» Extracted information:
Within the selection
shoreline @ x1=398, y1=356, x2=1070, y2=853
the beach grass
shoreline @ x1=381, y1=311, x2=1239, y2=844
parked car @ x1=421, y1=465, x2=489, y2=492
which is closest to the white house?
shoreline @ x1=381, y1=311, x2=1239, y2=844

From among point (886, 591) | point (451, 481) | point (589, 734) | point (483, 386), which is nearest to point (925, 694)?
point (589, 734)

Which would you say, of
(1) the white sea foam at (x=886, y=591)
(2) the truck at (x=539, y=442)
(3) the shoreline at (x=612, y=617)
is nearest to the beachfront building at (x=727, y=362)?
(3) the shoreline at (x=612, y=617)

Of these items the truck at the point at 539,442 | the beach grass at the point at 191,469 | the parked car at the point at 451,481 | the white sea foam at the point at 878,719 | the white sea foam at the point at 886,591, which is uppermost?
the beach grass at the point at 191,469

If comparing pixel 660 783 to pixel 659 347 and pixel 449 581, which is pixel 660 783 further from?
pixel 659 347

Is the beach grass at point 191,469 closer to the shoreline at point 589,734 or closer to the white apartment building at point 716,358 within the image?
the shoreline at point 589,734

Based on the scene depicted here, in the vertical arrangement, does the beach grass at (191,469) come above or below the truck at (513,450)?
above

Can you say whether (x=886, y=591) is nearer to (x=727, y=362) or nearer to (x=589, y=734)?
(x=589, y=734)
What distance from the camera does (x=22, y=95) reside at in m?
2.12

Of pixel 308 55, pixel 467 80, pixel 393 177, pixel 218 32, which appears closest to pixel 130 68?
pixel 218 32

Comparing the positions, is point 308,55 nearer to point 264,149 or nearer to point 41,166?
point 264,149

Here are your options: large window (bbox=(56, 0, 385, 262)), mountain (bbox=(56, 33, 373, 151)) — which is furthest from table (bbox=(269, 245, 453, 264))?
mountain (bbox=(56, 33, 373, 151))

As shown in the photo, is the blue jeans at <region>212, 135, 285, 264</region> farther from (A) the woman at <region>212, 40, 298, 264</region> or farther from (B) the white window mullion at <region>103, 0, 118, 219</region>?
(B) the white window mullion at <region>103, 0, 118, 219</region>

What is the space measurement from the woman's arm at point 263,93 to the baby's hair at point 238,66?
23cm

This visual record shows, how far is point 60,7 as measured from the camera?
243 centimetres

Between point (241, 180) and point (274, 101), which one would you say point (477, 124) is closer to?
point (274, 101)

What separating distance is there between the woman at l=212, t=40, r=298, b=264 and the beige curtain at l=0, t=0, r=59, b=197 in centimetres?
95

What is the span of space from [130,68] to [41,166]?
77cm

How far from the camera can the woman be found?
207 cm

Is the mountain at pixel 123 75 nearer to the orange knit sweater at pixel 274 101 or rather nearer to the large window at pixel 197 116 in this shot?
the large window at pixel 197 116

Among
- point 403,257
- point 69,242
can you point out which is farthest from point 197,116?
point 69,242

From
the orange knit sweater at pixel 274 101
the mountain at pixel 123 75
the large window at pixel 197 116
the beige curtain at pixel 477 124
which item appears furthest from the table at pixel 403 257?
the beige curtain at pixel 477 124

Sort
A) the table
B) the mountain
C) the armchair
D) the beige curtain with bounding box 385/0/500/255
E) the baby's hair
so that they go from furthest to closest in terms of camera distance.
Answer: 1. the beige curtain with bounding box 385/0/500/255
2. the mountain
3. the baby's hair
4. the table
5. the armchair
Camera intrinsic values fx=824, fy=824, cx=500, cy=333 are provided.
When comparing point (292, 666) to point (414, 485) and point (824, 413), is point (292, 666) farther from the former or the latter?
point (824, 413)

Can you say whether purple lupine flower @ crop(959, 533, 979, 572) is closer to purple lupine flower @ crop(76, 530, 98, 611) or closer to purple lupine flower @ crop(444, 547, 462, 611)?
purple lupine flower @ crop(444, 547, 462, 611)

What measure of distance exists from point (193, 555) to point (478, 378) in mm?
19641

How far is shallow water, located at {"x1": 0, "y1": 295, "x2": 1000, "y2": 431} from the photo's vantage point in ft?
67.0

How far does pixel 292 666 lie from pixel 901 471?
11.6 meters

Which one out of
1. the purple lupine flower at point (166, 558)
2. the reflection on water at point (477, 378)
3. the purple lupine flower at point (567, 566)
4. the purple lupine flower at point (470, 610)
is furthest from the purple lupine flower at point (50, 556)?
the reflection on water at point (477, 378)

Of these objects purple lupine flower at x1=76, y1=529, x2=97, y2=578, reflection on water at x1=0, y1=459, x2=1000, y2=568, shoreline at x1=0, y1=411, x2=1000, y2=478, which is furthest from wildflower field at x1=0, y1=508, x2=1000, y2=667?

» What is needed: Would you quote, exactly and only, the lines from the one containing "How far is shallow" to the end of the entries?

» Written solution:
How far is shallow water, located at {"x1": 0, "y1": 295, "x2": 1000, "y2": 431} from the photo's vantage point in ft?
67.0

How far does pixel 292 666 lie from pixel 901 471?
11.6 meters

Which one out of
1. the purple lupine flower at point (166, 558)
2. the reflection on water at point (477, 378)
3. the purple lupine flower at point (567, 566)
4. the purple lupine flower at point (470, 610)
is furthest from the purple lupine flower at point (50, 556)?
the reflection on water at point (477, 378)

Of these objects purple lupine flower at x1=76, y1=529, x2=97, y2=578, reflection on water at x1=0, y1=459, x2=1000, y2=568, shoreline at x1=0, y1=411, x2=1000, y2=478, which is furthest from wildflower field at x1=0, y1=508, x2=1000, y2=667?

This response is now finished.